The island of Naoshima is home to some James Tyrell installations. One of them resides in a building designed by the architect Tadao Ando and dedicated to just one piece. Seventeen people at a time are lead into a pitch black room.
The only way to enter is to drag your hand on a wall. Right turn, shuffle a few feet, left turn, slide a few more feet. Once you stop, there is a faint image of a rectangular black/gray/blue shape that appears like an entrance to infinity. The host left us all alone in the installation with the instruction to remain totally quite. Did he mean no crying or screaming? Part of your brain says “Let me outta here now” but it’s so dark there is no way or where to run. You are frozen in the black space.

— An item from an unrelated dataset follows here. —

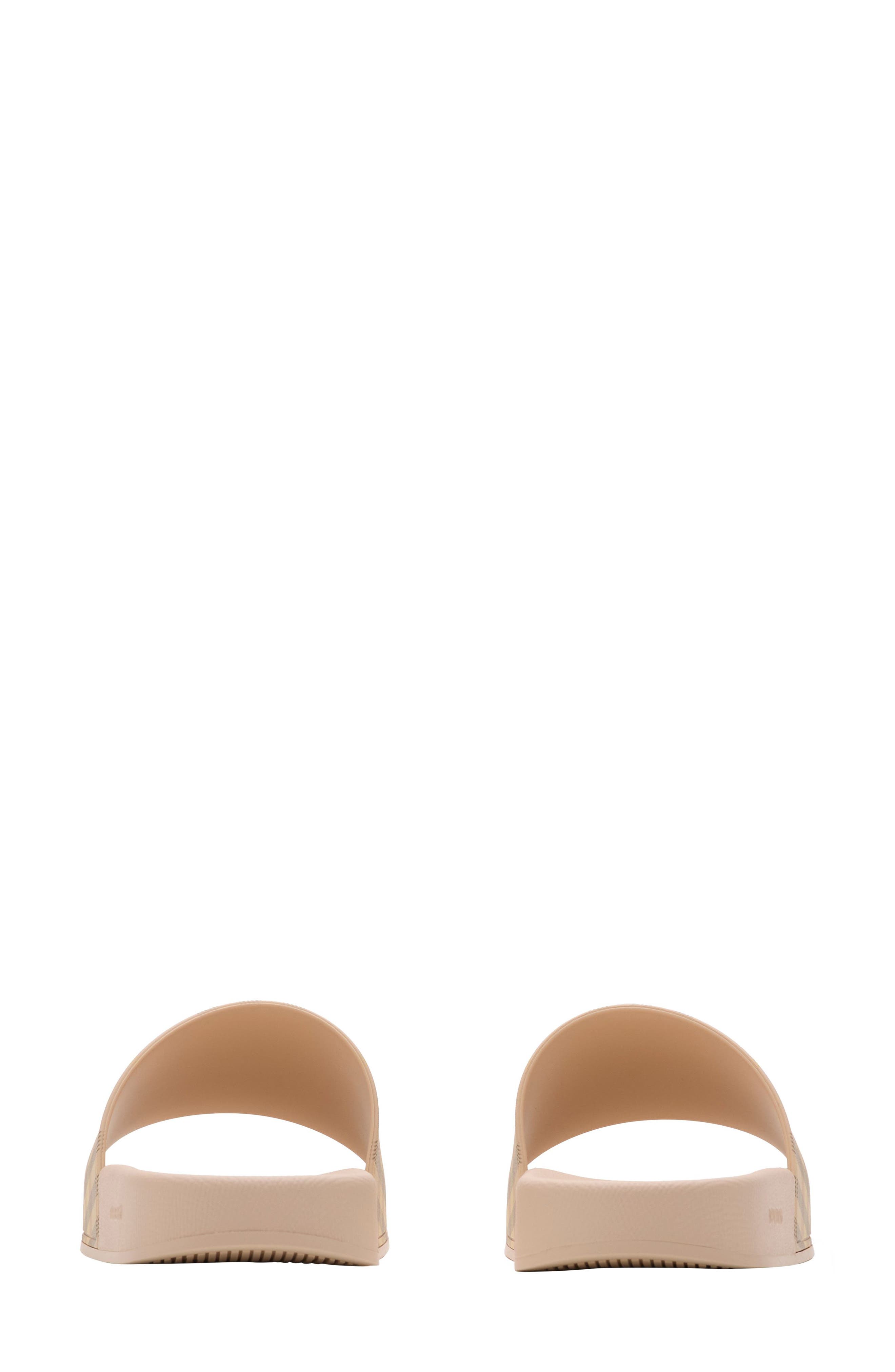 Burberry Furley Check Slide Sandal, Alternate, color, Teacup Ip Check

Slowly your eyes adjust and the infinity door is filled with just a little light that has a heartbeat like pulsation. The host comes back and invites you into the void.

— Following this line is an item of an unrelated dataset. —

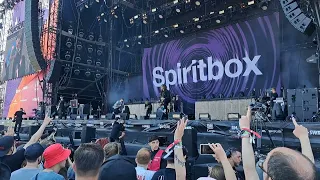 Spiritbox - Yellowjacket (live with Sam Carter from Architects at Rock am Ring 2023)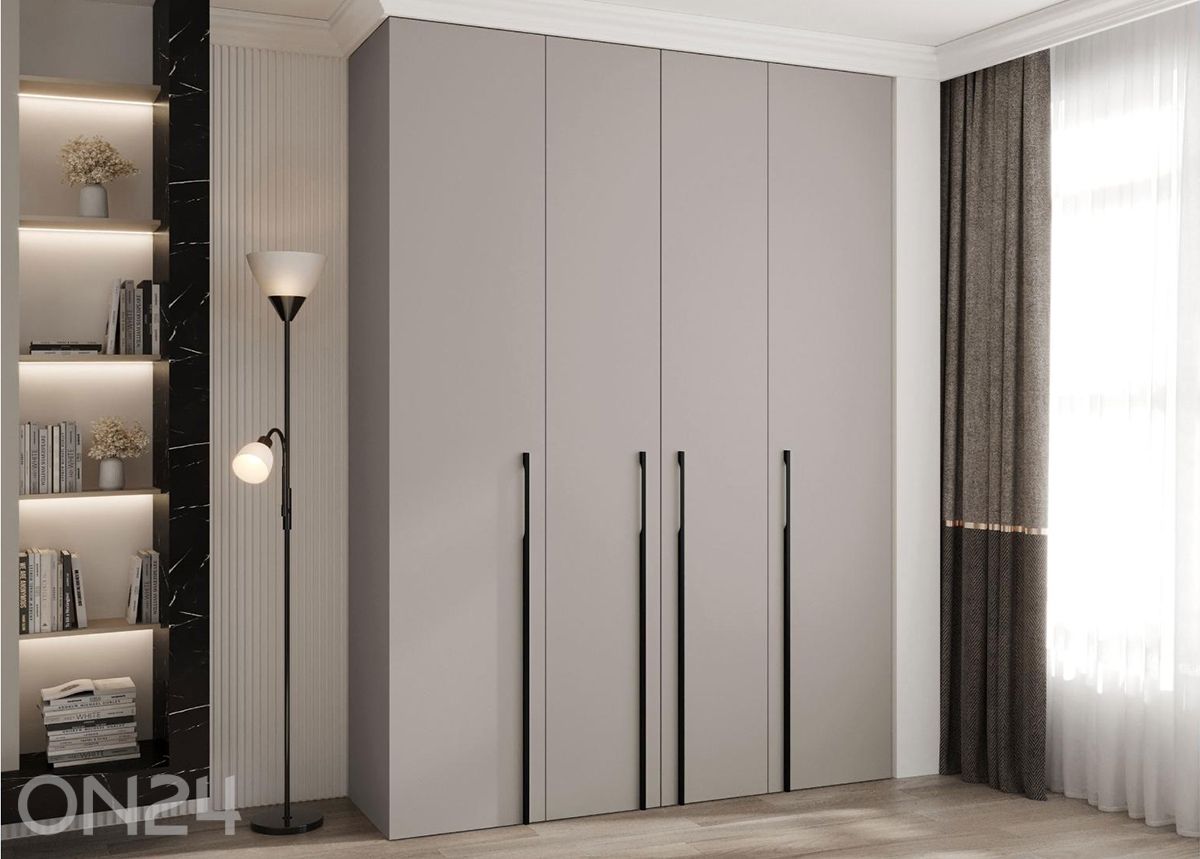 Riidekapp Como III 180 cm suurendatud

We all do a night of the living dead walk forward, tentatively, at first until you feel that you will not fall into the void. You can see haunting shadows of others as they float slowly into the void space with no reference points. Then you realize that you and the other 16 people are the art, darkness is the palette, and the building is the frame. It’s definitely a full body/mind experience. And no one else saw the pulsation. Welcome to Living Art.
The Lee Ufan Museum is another Tadao Ando building, a maximum immersion in minimalism. The huge building is mostly underground, creating a small footprint that’s filled with sparse art and architecture. It’s a quiet conversation between artist and architect for the most noticeable understatement.
Mel, a friend, who was partly responsible for us being on this trip, was in the Lee Ufan Museum when he had a similar art/brain experience. The instructions were “you are entering a meditation room”. It had three large, but subtle color shapes, one on each wall of this space large enough to play a game of volleyball in. Daylight was the only illumination. As time passed he noticed that the color of the shapes darkened without explanation. He couldn’t believe that all of us didn’t see the same thing. I asked if it could be the second typhoon cloud cover but the room stayed light, just the paintings changed. Welcome to Living Art.